Breaking BACnet: Protocol Stack Vulnerabilities in Commercial BMS Controllers

BACnet/IP implementations across six major vendors consistently process untrusted network input with no authentication and minimal bounds checking. WriteProperty calls modifying live setpoints with no audit trail.

Background

BACnet (Building Automation and Control Networks) is the dominant protocol in commercial building management systems.
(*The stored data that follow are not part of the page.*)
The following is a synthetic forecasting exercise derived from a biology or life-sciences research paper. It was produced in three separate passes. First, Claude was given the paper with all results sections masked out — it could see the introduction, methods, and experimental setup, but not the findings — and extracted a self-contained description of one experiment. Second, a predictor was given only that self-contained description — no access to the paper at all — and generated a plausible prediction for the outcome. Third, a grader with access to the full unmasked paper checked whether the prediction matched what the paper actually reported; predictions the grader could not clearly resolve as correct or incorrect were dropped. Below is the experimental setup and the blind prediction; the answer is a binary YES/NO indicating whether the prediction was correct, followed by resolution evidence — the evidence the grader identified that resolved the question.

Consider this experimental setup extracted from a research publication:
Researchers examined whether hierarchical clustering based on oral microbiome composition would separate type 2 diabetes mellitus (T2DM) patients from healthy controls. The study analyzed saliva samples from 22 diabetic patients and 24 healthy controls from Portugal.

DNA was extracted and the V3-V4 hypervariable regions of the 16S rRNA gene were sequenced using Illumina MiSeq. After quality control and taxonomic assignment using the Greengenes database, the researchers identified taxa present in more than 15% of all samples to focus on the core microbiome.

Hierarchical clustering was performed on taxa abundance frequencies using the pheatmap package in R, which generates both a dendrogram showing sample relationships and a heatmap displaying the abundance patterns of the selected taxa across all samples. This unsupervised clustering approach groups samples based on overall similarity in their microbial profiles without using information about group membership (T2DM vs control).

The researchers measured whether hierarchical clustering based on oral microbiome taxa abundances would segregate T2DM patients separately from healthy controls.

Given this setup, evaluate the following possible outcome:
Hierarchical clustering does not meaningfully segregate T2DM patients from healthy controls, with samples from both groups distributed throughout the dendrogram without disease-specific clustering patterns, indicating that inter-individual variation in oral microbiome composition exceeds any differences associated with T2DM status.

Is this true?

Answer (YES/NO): YES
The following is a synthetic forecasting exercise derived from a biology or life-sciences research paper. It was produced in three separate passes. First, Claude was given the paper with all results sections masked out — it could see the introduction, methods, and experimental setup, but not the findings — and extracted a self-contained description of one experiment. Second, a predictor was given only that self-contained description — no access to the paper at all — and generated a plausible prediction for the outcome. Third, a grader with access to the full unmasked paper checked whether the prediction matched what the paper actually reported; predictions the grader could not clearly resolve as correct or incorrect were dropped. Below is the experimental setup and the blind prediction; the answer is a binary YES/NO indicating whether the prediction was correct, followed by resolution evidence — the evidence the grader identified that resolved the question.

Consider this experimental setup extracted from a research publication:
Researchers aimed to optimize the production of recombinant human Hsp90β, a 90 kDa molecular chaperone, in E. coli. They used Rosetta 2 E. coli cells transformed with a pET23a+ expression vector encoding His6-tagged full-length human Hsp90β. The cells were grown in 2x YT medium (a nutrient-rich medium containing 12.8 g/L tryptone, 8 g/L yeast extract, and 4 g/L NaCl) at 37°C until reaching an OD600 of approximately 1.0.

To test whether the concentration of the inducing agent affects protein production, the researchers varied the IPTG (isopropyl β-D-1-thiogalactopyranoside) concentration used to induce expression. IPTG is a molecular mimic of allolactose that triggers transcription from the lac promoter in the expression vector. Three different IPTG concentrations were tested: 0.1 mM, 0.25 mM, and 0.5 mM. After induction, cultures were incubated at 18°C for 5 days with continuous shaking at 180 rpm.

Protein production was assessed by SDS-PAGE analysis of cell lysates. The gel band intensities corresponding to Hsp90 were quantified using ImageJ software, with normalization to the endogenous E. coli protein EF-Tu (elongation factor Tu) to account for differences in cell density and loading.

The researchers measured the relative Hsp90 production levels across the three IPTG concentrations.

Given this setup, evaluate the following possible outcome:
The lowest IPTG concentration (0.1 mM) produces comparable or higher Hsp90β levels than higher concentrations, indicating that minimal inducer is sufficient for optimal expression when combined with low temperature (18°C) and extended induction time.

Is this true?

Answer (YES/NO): YES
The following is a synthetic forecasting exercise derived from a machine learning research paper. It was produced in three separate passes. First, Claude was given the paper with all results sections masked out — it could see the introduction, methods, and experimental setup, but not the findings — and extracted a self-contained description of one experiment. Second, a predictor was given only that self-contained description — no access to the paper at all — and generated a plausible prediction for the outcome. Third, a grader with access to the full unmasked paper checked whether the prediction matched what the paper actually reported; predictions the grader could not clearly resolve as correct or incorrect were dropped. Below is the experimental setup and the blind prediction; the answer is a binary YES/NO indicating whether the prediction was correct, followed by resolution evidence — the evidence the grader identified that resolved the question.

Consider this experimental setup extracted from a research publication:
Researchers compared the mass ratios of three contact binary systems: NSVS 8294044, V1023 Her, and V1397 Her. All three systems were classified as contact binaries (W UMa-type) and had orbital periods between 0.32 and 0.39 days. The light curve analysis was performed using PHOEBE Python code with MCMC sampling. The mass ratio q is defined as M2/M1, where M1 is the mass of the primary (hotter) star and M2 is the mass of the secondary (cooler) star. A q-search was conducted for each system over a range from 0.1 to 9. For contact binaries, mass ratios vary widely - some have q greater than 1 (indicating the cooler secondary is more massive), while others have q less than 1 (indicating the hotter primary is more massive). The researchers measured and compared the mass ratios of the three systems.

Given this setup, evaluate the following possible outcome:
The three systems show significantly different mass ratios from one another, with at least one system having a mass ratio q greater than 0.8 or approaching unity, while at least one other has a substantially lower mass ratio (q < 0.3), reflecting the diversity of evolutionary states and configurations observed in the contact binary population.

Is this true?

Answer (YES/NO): NO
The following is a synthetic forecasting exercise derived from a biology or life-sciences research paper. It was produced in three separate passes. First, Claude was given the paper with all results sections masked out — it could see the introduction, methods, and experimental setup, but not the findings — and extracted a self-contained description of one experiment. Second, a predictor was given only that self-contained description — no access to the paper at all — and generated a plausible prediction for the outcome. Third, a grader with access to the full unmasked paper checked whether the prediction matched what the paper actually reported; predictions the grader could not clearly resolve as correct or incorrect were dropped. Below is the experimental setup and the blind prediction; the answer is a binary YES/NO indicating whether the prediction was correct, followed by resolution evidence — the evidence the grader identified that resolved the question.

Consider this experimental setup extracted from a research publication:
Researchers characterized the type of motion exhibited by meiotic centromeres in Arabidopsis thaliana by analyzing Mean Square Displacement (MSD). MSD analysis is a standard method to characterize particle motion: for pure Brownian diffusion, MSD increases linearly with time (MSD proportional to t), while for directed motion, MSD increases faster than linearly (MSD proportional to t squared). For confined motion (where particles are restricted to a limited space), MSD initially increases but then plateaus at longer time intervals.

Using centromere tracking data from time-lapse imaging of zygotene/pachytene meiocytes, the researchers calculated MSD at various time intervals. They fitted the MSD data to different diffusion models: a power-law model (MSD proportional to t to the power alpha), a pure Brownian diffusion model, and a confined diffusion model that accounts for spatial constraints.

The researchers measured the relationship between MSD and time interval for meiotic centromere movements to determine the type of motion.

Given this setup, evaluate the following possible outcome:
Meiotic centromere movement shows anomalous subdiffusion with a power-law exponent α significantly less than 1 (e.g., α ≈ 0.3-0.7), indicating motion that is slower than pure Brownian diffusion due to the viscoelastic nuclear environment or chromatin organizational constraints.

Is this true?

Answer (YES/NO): NO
Despite its critical role in HVAC, lighting, and access control, most BACnet/IP stacks ship with no authentication layer and rely entirely on network segmentation for security.

Findings

During testing of six commercial BMS controllers, the following issues were consistently identified:

• Unauthenticated ReadProperty and WriteProperty access to all BACnet objects
• No input validation on object identifiers, allowing enumeration of the entire device tree
• Stack-based buffer overflows in custom BACnet object name handling
• Missing rate limiting on WhoIs/IAm discovery, enabling network-wide device mapping
• WriteProperty calls to binary output objects directly controlling physical relay states

Impact

An attacker with network access to the BACnet/IP segment can read all sensor values, modify setpoints (temperature, pressure, flow rates), and toggle physical outputs without any authentication or logging. In tested deployments, the BACnet segment was reachable from the corporate LAN with no firewall rules.